For the performance question, even a simple micro benchmark would be sufficient. What is the difference in a contented vs uncontented access to a single word value with and without your change? Is the difference material enough to worry about getting it wrong when the access is contented?
| include/llvm/Analysis/BranchProbabilityInfo.h | ||
|---|---|---|
| 118 | I know you're copying the StackProtector code here, but I'm not sure I see the need for this function to be exposed on BPI. I'd just make it a static helper in the transform file. | |
Sorry for not replying soon.
I wrote several mirco-benchmarks and compiled and ran them to evaluate the impact of my patch on performance. For most of the benchmarks, my patch made no difference in the generated code or made no measurable difference in performance, but there was one benchmark that showed degradation in performance when a large number of threads (16 threads) were contending for access to a atomic variable.
Given that I couldn't demonstrate optimizing for the low-contention case generates code that is at least as fast as the code currently generated, I think I should retract this patch for now and resubmit it later when I figure out a way to set the weights that makes the code run faster.
Seems like a reasonable plan.
I'm going to list a couple of ideas for alternate approaches below, but it's been long enough I've completely lost context on this patch. Feel free to ignore if my suggestions don't seem worthwhile.

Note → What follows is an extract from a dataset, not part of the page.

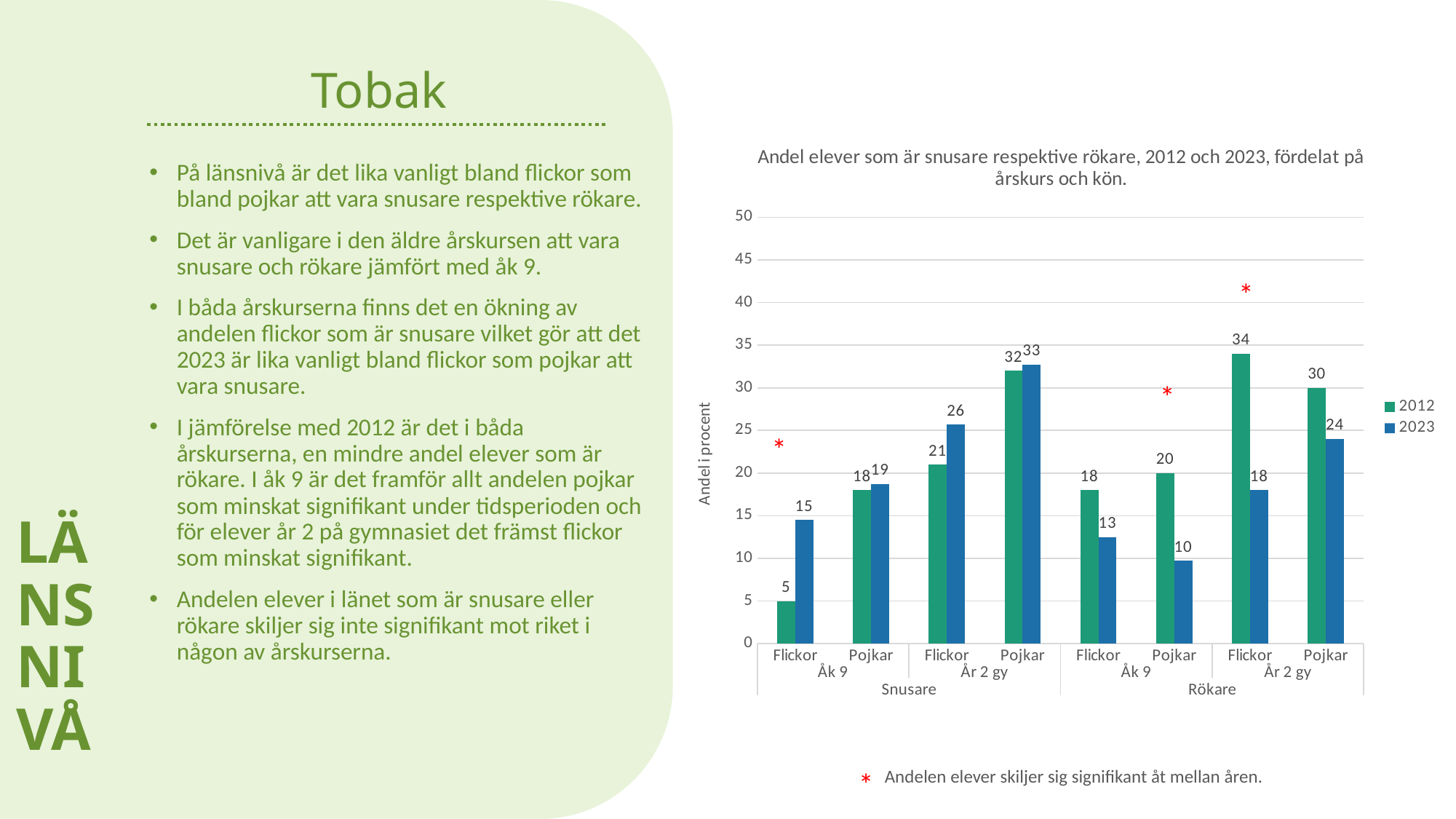
Which is larger for Pojkar in Åk 9 under Rökare: the 2012 value or the 2023 value? 2012 How many category groups (Flickor/Pojkar pairs) are shown along the x axis? 4 What kind of chart is shown on the slide? Bar chart Which bar has the lowest value in the chart? Flickor, Åk 9, Snusare, 2012 (5) What is the 2023 value for Pojkar in År 2 gy under Rökare? 24 What is the label of the y axis? Andel i procent What is the 2012 value for Flickor in Åk 9 under Snusare? 5 Which bar has the highest value in the chart? Flickor, År 2 gy, Rökare, 2012 (34) What is the 2023 value for Flickor in År 2 gy under Snusare? 26 How many series does the legend list? 2 What is the difference between the 2012 and 2023 values for Flickor in År 2 gy under Rökare? 16 What is the difference between the 2023 and 2012 values for Flickor in Åk 9 under Snusare? 10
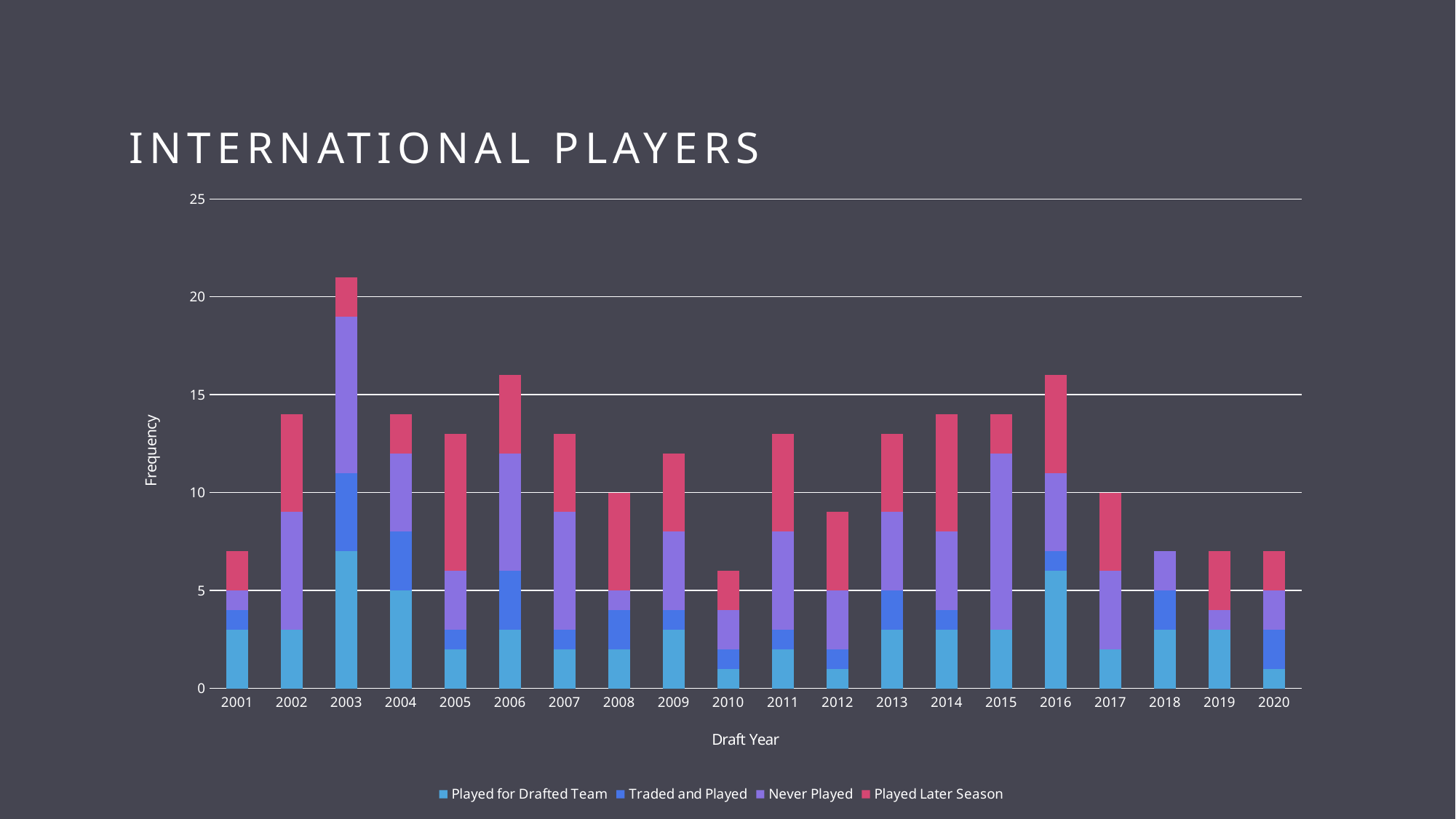
Which draft year has the highest total frequency? 2003 Is the total value for 2016 greater or less than 15? greater Is the total value for 2010 greater or less than 10? less How many series does the legend list? 4 Do the total values rise or fall from 2016 to 2018? fall What is the title of the chart? INTERNATIONAL PLAYERS Which draft year has a larger total, 2003 or 2016? 2003 Which draft year has a larger total, 2010 or 2012? 2012 How many draft years are shown on the x axis? 20 Is the total value for 2003 greater or less than 20? greater Which draft year has the lowest total frequency? 2010 What kind of chart is shown on the slide? Stacked bar chart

- We could add a piece of metadata to record how contented a given RMW operation is. This could be as simple as "uncontended" or a more generic "continition_count(x, of y)". With that in place, you change could be applied only for uncontended accesses. (I'd also be open to switching the default to uncontended and then having the metadata for the contended case. Your reported data made this sound plausible; you just need to make the argument on llvm-dev.)
- You could investigate why the branch weights cause a slow down in the contended cases. Looking at the loop structure, I find it slightly odd that it has any impact at all since it's not likely to effect code placement. There might be an independent tweak that could be made here.
Also, can you explain *why* you expected the branch weights to help in the first place? (i.e. what part of the optimizer/micro-architecture were you trying to exploit?) Maybe that will spark an idea for another approach.
Judging from the code clang generates, machine block placement is the pass that is making the difference. The basic blocks are laid out in a way that appears to hurt performance in the contended cases (more backward and forward branches to non-consecutive blocks).
This is part of the program that ran slower because of my patch. You can probably see the difference if you compile it for arm64 or aarch64.
struct Node {
  Node(int ii, Node *nn) : i(ii), next(nn) {}
  Node() : i(0), next(nullptr) {}
  unsigned i;
  Node *next;
};
struct List {
  atomic<Node*> head;
};
List list1;
std::atomic<unsigned> flag;
unsigned sum = 0;
void addNodes(unsigned b, unsigned e) {
  while (b != e) {
    Node *n = new Node(b++, nullptr);
    Node *expected = list1.head;
     
    do {
      n->next = expected;
    } while (!atomic_compare_exchange_weak(&list1.head, &expected, n));
  }
}Also, can you explain *why* you expected the branch weights to help in the first place? (i.e. what part of the optimizer/micro-architecture were you trying to exploit?) Maybe that will spark an idea for another approach.
I was simply assuming real workloads would typically have little contention, and if I set a low weight for the "failure" branch and a high weight for the "success" branch, the optimizing passes would generate code that would run faster in the uncontended case. I wasn't trying to exploit any optimization passes in particular, I was just expecting it should make a difference in the generated code.
I know you're copying the StackProtector code here, but I'm not sure I see the need for this function to be exposed on BPI. I'd just make it a static helper in the transform file.